Re-discovery the Ancient Info Documentation System in the Age of LLM
21 Apr 2025So there are few notes that helped me to learn Info. Hopefully it can
bring more new users to the Info system.
Table of Contents
Travel with Info
The best time to learn difficult thing is in travelling. During my
last two-week’s trip to Singapore/Malaysian, I was reading about
Ledger Cli
causally. without putting much efforts, it clicked. It
suddenly started to make sense to me.
The more I learn, the more I want to learn more. I cannot wait for the next opportunities to open Emacs and dive into Ledger’s brilliant documentation. This is me with my Emacs in Changi Airport next to the Jewe.
I was able to apply the learning and came up with the project-rule to keep data hygiene (will blog next). The positive feedback energise me. The flight to London is ready for boarding but I don’t want stop exploring during the 14 hours flight without WIFI.
That’s where I re-discovered the Info documentation system. I used it
to read the ledger.el
library between sleep sessions 8000 feet above
the ground. Reading in plain text inside of Emacs has great benefits,
no distractions, fraction free in taking notes. it was a breeze.

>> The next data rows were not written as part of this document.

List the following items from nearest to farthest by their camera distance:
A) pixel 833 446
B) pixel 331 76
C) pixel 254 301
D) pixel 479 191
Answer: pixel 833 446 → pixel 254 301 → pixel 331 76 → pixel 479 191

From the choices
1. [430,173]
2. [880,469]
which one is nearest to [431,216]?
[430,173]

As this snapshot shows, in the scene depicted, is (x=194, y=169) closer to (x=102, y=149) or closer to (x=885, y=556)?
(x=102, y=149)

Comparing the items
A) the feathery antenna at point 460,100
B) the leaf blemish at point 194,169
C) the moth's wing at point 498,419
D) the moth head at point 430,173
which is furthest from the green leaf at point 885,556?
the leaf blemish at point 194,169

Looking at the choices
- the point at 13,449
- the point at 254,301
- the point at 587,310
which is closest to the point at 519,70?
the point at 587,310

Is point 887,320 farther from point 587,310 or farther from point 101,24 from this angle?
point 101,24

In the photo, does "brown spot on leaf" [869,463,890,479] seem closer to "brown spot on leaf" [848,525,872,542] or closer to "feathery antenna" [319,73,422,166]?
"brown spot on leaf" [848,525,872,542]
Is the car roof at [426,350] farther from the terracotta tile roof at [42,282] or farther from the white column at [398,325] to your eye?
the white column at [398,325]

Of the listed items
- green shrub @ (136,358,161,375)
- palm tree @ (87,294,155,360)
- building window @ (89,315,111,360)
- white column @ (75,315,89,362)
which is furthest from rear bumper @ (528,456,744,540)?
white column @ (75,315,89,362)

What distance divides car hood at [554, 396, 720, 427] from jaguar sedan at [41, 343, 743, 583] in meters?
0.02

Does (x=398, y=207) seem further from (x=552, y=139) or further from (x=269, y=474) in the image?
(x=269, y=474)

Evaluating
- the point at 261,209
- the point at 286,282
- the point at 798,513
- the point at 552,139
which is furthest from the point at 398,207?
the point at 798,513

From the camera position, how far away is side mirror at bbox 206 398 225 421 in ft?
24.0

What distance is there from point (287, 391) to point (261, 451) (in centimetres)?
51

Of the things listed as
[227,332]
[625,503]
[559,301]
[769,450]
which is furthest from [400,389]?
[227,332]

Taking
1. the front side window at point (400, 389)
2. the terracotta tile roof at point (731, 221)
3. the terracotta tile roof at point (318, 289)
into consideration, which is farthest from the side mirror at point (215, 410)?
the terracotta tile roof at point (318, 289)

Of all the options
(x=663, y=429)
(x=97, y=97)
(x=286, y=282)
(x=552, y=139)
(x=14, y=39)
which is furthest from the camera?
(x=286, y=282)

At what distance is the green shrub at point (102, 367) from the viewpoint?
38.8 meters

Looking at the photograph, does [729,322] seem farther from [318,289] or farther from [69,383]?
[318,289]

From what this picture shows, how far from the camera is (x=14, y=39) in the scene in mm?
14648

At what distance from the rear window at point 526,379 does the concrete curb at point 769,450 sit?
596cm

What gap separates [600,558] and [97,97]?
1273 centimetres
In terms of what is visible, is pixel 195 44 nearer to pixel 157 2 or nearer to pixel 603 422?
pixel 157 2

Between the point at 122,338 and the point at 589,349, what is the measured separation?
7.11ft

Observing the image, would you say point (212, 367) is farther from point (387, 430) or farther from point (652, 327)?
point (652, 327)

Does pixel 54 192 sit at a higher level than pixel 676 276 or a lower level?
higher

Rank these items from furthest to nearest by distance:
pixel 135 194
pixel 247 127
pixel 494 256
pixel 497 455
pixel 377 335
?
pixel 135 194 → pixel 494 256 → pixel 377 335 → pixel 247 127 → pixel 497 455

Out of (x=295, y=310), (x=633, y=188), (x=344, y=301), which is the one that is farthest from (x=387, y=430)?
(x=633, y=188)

Then I stepped into learning the Info documentation system itself, how to navigate, search text/index and all that. I was able to pick it up quickly, the concepts and shortcuts are native to me as an experienced Emacs user.
Why Info is not Popular?
I envisioned myself to use it to read all the documentation, e.g. Pandas library’s in Python. That would be ideal I told myself. However, I soon realised that Info documentation system is a niche tool: it is mostly used in GNU projects and Emacs libraries.
Why it is no popular? I was wondering myself. I decided to have a go myself. well, the journey to start is already full of hiccups. This is typical theme in learning legacy system, and could put many people off.
So there are few notes that helped me to learn Info. Hopefully it can bring more new users to the Info system.
dir
the Index File
The first and most important thing I realised is, in the context of
Info
, the dir
is not a directory, but a plain text file. I simply
call it index file, then the rest becomes so much clearer.
The =dir=/index file is the entry point of the Info program. it has a lists of the available Info manuals with their name, Info file location, and desecration.
Setup Info in MacOS
Then there is a bug in emacs-plus: during the installation of Emacs,
the dir
file somehow got deleted in the cleaning process. So the
manuals for the default libraries that comes with Emacs are not
available. In my case, I only have few Info from the packages I
installed post-installation, like orderlies, org-roam for example.
I took a slightly different approach to fix this problem: I kept the
system level tools separate from the Emacs’s library, so i have two
dir
files.
# manuals of system level programs
cd /opt/homebrew/share/info
for file in * ; do install-info "$file" dir; done
# manuals of Emacs and Emacs libraries
cd /opt/homebrew/share/emacs/info
for file in * ; do install-info "$file" dir; done
Then tell Emacs the locations of those dir
files as below.
(setq Info-directory-list
(list "/opt/homebrew/share/info"
"/opt/homebrew/share/info/emacs"))
Note, the convention is for each directory in the list, there is a
dir
file, on in Emacs, we are specifying the file using directory,
and the file is happened to be called dir
. I feel the naming can be
improved to avoid such confusion!
After restarting Emacs, Info will show there are about 500+ manuals
available, e.g. find
tool, mu4e
library, and Ledger3
.
Lastly, an quick note install-info
. As shown above, it is used to
install Info manuals, taking ledger3.info
as an example, to install
it requires
install-info ledger3.info /opt/homebrew/share/info/dir
After that, the following line is added to the
/opt/homebrew/share/info/dir
file.
* Ledger3: (ledger3). Command-Line Accounting
a bit of explanation:
- *: mark the starting of the entry
- Ledger3: is the node/manual name
- ledger3: inside of a parenthesis is the path to the Info file without extension.
- Command-Line Accounting: is the description of the manual.